Passende Therapieangebote für jede Form der Inkontinenz

Nachdem sich Frau K. in unserer Sprechstunde vorgestellt hatte, vereinbarten wir zunächst ein konservatives Therapiekonzept, bestehend aus Verhaltenstherapie, Physiotherapie und Medikamenten. Die ausgeprägte Harninkontinenz erforderte schließlich aber einen kleinen operativen Eingriff, bei dem Botulinumtoxin in den Harnblasenmuskel eingebracht wurde. Dieses Verfahren führte schließlich zu einer spürbaren Besserung der Beschwerden. Ein kleiner Wermutstropfen: Die Therapie muss alle sechs bis neun Monate wiederholt werden.

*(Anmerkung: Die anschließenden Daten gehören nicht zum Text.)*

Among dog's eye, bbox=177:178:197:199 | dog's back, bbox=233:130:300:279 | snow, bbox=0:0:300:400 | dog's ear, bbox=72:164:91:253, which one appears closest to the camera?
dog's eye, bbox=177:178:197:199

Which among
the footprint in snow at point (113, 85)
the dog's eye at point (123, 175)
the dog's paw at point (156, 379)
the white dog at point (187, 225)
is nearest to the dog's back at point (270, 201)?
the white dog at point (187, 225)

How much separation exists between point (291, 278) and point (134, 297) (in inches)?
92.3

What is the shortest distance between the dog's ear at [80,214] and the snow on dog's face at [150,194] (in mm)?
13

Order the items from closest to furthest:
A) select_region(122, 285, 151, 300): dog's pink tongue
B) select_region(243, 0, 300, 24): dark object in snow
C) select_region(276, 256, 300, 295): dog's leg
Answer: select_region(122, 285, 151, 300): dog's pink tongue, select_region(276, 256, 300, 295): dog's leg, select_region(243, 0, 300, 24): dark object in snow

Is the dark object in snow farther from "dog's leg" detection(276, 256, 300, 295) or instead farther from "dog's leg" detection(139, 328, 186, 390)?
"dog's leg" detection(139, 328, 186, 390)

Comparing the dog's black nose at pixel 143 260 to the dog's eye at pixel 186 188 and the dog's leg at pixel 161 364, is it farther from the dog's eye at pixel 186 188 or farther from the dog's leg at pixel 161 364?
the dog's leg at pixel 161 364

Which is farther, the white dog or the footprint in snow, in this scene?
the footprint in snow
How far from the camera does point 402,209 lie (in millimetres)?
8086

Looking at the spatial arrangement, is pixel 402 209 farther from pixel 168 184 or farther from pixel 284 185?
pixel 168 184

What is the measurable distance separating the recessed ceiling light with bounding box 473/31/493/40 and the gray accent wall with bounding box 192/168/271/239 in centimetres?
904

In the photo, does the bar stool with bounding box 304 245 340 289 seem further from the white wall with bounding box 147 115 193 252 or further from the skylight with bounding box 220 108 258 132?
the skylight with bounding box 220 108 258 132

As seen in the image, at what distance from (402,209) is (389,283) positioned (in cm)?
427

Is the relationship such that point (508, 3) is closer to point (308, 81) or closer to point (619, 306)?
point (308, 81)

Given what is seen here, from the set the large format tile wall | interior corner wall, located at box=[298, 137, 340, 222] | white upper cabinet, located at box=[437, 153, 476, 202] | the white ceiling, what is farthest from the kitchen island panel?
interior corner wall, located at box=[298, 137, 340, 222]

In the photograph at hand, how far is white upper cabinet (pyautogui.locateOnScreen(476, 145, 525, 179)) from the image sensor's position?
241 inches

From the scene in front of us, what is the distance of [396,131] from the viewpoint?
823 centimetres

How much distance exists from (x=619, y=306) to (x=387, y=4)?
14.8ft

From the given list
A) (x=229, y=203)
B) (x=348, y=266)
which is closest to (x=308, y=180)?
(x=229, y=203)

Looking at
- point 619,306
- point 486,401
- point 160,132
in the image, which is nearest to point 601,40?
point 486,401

Die Lebensqualität der Patientin hat sich allerdings durch diesen kleinen Eingriff deutlich gebessert. Die Dranginkontinenz tritt nur noch selten auf. Dankbar ist die Patientin vor allem für die wiedergewonnene Schlafqualität. Sie muss jetzt nachts nicht mehr so oft aufstehen.